One of the nicest things about migrating the data center is we get a chance to start somewhat fresh and hopefully do things correctly (or rather, more “current” from a best practices perspective). As I’ve witnessed myself, network complexity builds up over time. Temporary “band-aid” fixes unintentionally become permanent solutions. The accumulation of all these one-off problems eventually leads to many complex interdependencies that may not reveal themselves until things start to unravel, as I experienced during the move.
The new data center network is based on a leaf/spine topology with Top of Rack switches connecting to a smaller, higher-speed core. The two core switches are connected together with a 2x40G EtherChannel, and the racks where the ToRs are present have two switches, each of which are redundantly connected back to both cores with 10G links.
The new switches are Cisco Nexus series, which I had not worked with until this point (another of the many “firsts”). After working with them for awhile, and discovering which commands had changed or are now implemented differently as compared to Catalyst, I actually enjoy NX-OS and prefer the way it handles most things in the configuration. It seems more logical to me in most cases. More firsts for me included working with 10 and 40 gigabit transceivers and optics, including 4x10G fiber optic breakout cables with MPO connectors, and fiber optic shelves.
Moving to the new data center was (and still is as I write this) a process of migration. While the bulk of the move happened on a single day, much of it has been in pieces both before and after the major portion. Planning for the entire operation has been ongoing for nearly a year. The major portion consisted of moving in the servers and SANs. However, the network had to be in place to support that connectivity within the new data center, as well as still provide connectivity to the old data center while we complete the migration.

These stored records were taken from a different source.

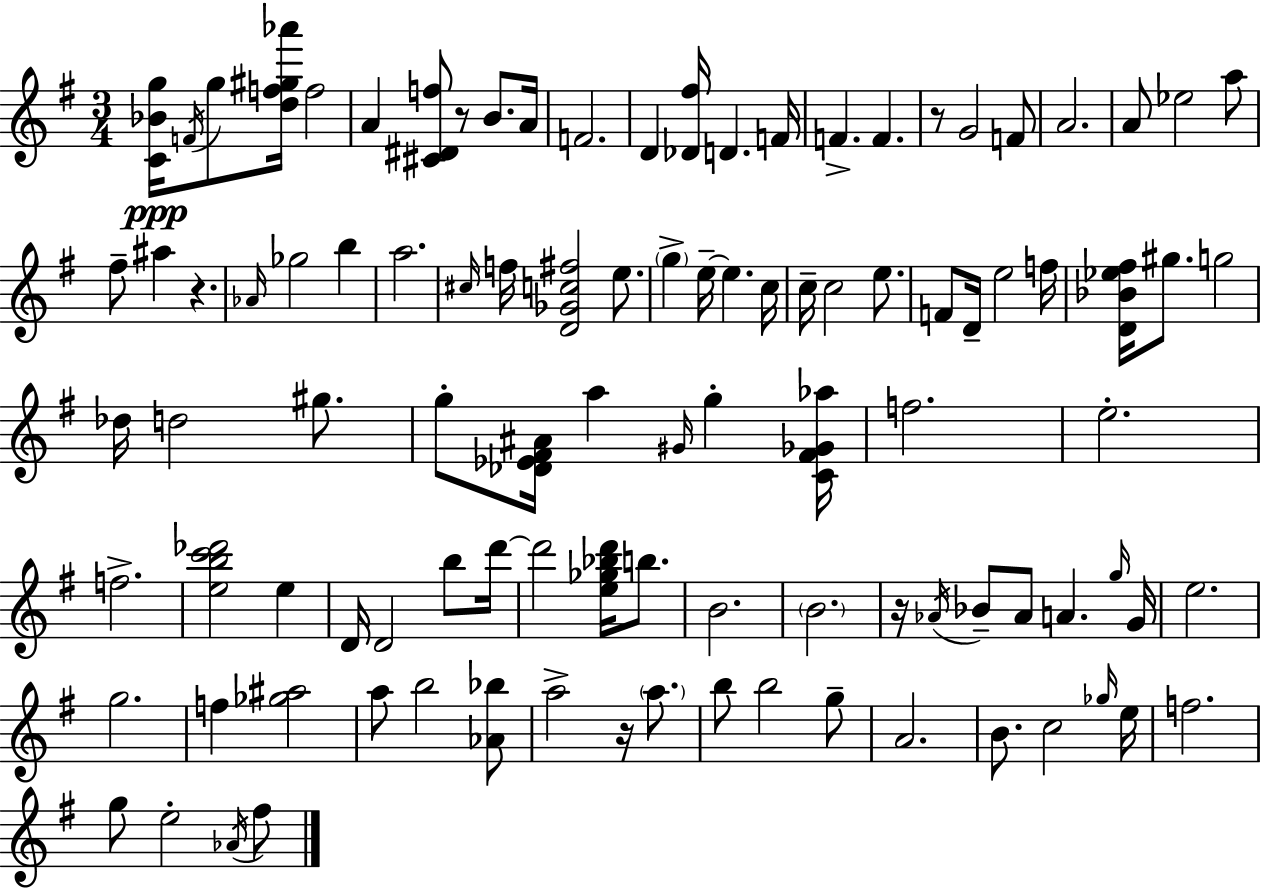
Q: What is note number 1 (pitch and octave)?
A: F4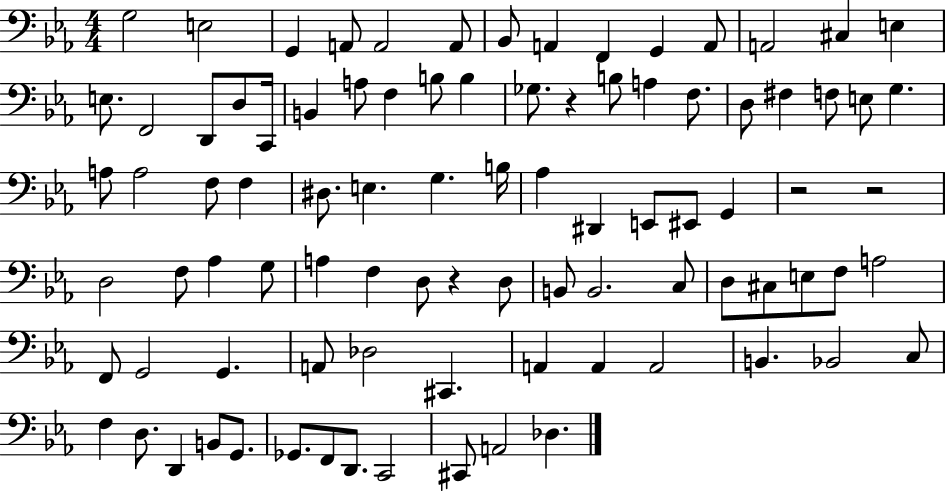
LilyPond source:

{
  \clef bass
  \numericTimeSignature
  \time 4/4
  \key ees \major
  g2 e2 | g,4 a,8 a,2 a,8 | bes,8 a,4 f,4 g,4 a,8 | a,2 cis4 e4 | \break e8. f,2 d,8 d8 c,16 | b,4 a8 f4 b8 b4 | ges8. r4 b8 a4 f8. | d8 fis4 f8 e8 g4. | \break a8 a2 f8 f4 | dis8. e4. g4. b16 | aes4 dis,4 e,8 eis,8 g,4 | r2 r2 | \break d2 f8 aes4 g8 | a4 f4 d8 r4 d8 | b,8 b,2. c8 | d8 cis8 e8 f8 a2 | \break f,8 g,2 g,4. | a,8 des2 cis,4. | a,4 a,4 a,2 | b,4. bes,2 c8 | \break f4 d8. d,4 b,8 g,8. | ges,8. f,8 d,8. c,2 | cis,8 a,2 des4. | \bar "|."
}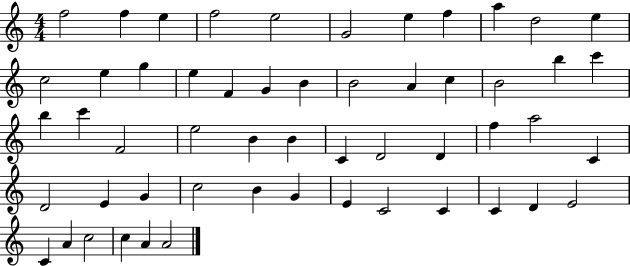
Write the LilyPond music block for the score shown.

{
  \clef treble
  \numericTimeSignature
  \time 4/4
  \key c \major
  f''2 f''4 e''4 | f''2 e''2 | g'2 e''4 f''4 | a''4 d''2 e''4 | \break c''2 e''4 g''4 | e''4 f'4 g'4 b'4 | b'2 a'4 c''4 | b'2 b''4 c'''4 | \break b''4 c'''4 f'2 | e''2 b'4 b'4 | c'4 d'2 d'4 | f''4 a''2 c'4 | \break d'2 e'4 g'4 | c''2 b'4 g'4 | e'4 c'2 c'4 | c'4 d'4 e'2 | \break c'4 a'4 c''2 | c''4 a'4 a'2 | \bar "|."
}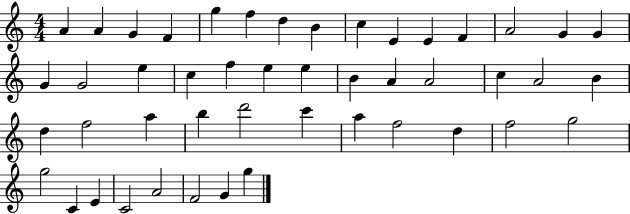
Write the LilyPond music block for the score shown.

{
  \clef treble
  \numericTimeSignature
  \time 4/4
  \key c \major
  a'4 a'4 g'4 f'4 | g''4 f''4 d''4 b'4 | c''4 e'4 e'4 f'4 | a'2 g'4 g'4 | \break g'4 g'2 e''4 | c''4 f''4 e''4 e''4 | b'4 a'4 a'2 | c''4 a'2 b'4 | \break d''4 f''2 a''4 | b''4 d'''2 c'''4 | a''4 f''2 d''4 | f''2 g''2 | \break g''2 c'4 e'4 | c'2 a'2 | f'2 g'4 g''4 | \bar "|."
}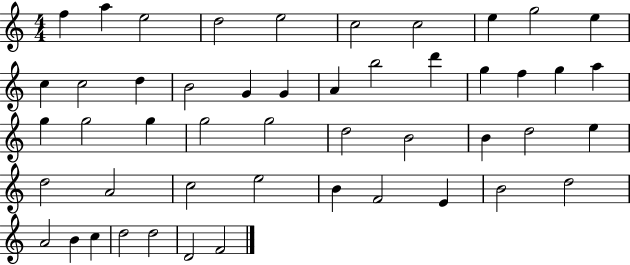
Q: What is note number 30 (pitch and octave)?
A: B4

A lot of planning went into the network portion, including having all of the switches pre-configured, the network cabling pre-labeled and, where possible, pre-wired and ready to plug into the devices for instant connectivity to the rest of the network, including the old data center. I created a spreadsheet containing all of the physical interconnections, as well as device ports, switch ports, and assigned VLANs, so that we would have a reference on move day and could trace every cable to every destination if we encountered connectivity issues. We had a support person from IBM on site with us all day during the move (for our iSeries systems), and at the end of the day he told me personally that he has been a part of many data center moves, and had never seen a move go as smoothly as this one did with all the pieces falling into place. I wanted to ask him if he would put that in writing so I could put it on my resume 🙂
We decided the best way to have seamless connectivity between the old data center and the new one during the migration was with a Layer 2 Metro-E trunk from a local ISP. This let us access the new data center as if everything were still in the same room. We made the two new core switches HSRP neighbors with the old core switches, which let us shift the active gateway for the various VLANs when we were ready to do so. During different parts of the migration, we did have some traffic tromboning, but it was well within our bandwidth limits and didn’t cause any issues (including delay, since the new data center is only about 20 miles away).
However, after the majority of the systems had been moved and were in place, we did encounter a networking issue that ended up causing me to have to run across town in the middle of the night to the new data center and power-cycle a switch.
Our newest iSeries systems were placed into production during the past few months in preparation for our move. Just like how newer hypervisors replace many physical servers, the new iSeries servers do the exact same thing. A single system that used to occupy multiple racks now fits in an eighth of a single rack.
However, instead of a few 10G links, these new servers went with the old model of many 1G links (16 per server, in fact). When these servers were placed into production, they connected directly to our Catalyst 6500 core, with eight links per server going to each switch. When I configured the network to support these new servers, I was asked to make each link an 802.1q trunk, and was not asked about bonding the links together.
Unfortunately, I did not think to ask about link bonding, which ended up causing my boss and I to spend a few hours tracking down the newly-discovered issue when we migrated the servers to the new Nexus switches. This ended up being an extremely interesting problem; one that I will never forget.